As inundações começaram em Limpopo, Mpumalanga e KwaZulu-Natal antes de se espalharem em maio para o Cabo Ocidental, Noroeste, Estado Livre, Cabo Oriental e Cabo Setentrional. Estradas entraram em colapso, casas foram arrastadas, escolas foram fechadas e unidades de saúde enfrentaram dificuldades.
A Lei de Mudanças Climáticas 22 de 2024 exige avaliações de necessidades dentro de um ano e planos de adaptação para a educação e a saúde dentro de dois anos. Essas etapas permanecem suspensas até que o Ministro de Florestas, Pesca e Meio Ambiente emita os regulamentos, apesar de promessas anteriores.

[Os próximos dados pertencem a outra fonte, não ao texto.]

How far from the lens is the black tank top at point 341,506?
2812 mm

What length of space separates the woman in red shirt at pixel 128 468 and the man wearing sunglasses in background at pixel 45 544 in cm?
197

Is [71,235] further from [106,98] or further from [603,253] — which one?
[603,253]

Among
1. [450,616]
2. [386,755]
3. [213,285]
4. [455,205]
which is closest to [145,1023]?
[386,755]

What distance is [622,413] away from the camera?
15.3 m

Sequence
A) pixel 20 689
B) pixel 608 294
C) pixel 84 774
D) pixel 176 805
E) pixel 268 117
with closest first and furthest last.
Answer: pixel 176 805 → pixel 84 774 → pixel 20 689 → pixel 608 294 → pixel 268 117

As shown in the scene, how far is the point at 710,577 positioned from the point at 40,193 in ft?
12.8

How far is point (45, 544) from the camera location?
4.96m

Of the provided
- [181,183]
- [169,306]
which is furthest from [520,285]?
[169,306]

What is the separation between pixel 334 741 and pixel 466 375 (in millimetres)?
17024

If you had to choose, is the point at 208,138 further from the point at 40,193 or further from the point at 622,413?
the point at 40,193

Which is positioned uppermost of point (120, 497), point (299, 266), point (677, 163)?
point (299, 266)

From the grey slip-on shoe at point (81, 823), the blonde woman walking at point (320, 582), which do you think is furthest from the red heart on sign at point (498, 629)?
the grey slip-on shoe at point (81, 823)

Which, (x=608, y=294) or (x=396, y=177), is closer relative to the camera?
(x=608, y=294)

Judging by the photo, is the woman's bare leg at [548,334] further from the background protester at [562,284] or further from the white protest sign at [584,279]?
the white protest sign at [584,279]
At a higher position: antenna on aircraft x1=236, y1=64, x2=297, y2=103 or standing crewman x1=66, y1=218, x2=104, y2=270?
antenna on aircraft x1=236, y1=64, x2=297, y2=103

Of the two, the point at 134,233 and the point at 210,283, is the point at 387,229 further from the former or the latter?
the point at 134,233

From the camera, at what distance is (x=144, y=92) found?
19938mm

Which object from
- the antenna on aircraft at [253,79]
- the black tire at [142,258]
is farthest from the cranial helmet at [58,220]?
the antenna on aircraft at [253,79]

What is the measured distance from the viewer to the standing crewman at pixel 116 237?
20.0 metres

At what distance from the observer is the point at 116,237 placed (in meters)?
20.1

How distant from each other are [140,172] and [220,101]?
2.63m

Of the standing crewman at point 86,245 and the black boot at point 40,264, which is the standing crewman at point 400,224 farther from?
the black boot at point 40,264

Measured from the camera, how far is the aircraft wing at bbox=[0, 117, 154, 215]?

Em maio de 2026, a África do Sul absteve-se em uma resolução da Assembleia Geral das Nações Unidas sobre obrigações climáticas. O governo declarou as inundações como um desastre nacional pela segunda vez este ano.
A Corte Internacional de Justiça emitiu um parecer consultivo em 2025 sobre os deveres climáticos dos Estados. Autores da SECTION27 argumentam que os atrasos deixam os direitos constitucionais previstos nas Seções 24, 27 e 29 desprotegidos.